Overview
In a previous blogpost, Comprehending complex designs: Cluster randomized trials, I walked through the nuances and challenges of cluster randomized trials (CRTs). Cluster randomized trials randomize groups of individuals, such as families or clinics, rather than individuals themselves. Cluster randomized trials are used for a variety of reasons, including evaluating the spread of infectious disease within a household or evaluating whether a new intervention is effective or feasible in real-world settings. Participants within the same cluster may share the same environment or care provider, for example, leading to correlated responses. If this intracluster correlation is not accounted for, variances will be underestimated and inference methods will not have the operating characteristics (i.e., type I error) we expect. Linear mixed models represent one approach for obtaining cluster-adjusted estimates, and their application was demonstrated using data from the SHARE cluster trial evaluating different sex ed curriculums (interventions) in schools (clusters).

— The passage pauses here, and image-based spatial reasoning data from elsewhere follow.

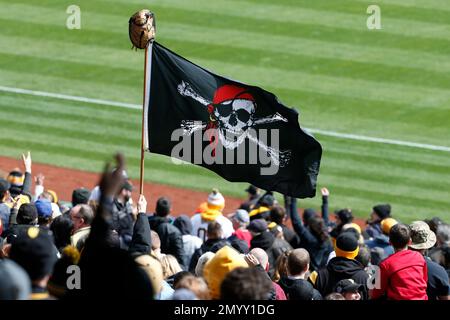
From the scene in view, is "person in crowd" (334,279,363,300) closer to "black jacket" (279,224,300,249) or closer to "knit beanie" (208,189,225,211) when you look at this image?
"black jacket" (279,224,300,249)

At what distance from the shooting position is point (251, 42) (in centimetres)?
1977

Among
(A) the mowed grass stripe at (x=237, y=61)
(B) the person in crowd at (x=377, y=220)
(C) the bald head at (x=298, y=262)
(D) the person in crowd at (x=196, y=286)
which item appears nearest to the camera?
(D) the person in crowd at (x=196, y=286)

Individually randomized group treatment trials (IRGTs) are closely related to CRTs, but can require slightly more complex analytic strategies. IRGT designs arise naturally when individuals do not initially belong to a group or cluster, but are individually randomized to receive a group-based intervention or receive treatment through a shared agent. As a result, individuals are independent at baseline, but intracluster correlation can increase with follow-up as individuals interact within their respective group or with their shared agent. IRGTs can be “fully-nested,” meaning that both the control and experimental conditions feature a group-based intervention, or “partially-nested,” meaning that the experimental condition is group-based while the control arm is not. A fully-nested IRGT may be used to compare structured group therapy versus group discussion for mental health outcomes, for example. If both arms feature groups and the same intracluster correlation, analysis of fully-nested IRGTs is practically identical to that of CRTs. In comparison, a partially-nested IRGT may be used to compare group therapy versus individual standard of care or a waitlist control, for example. Analysis of partially-nested IRGTs is more complex because intracluster correlation is only present in one arm, and methods must be adapted to handle heterogeneous covariance or correlation matrices. If fully-nested but arms do not share the same correlation, similar considerations are required.
To provide insight into data generating mechanisms and inference, this blog post demonstrates how to simulate normally distributed outcomes from (1) a two-arm cluster randomized trial and (2) a two-arm, partially-nested individually randomized group treatment trial. I only use base R for data generation, so these approaches can be widely implemented. Simulation of complex trial designs is helpful for sample size calculation and understanding operating characteristics of inference methods in different scenarios, such as small samples. Analysis of the simulated data proceeds using linear mixed models fit by the nlme library. Visualization uses ggplot2.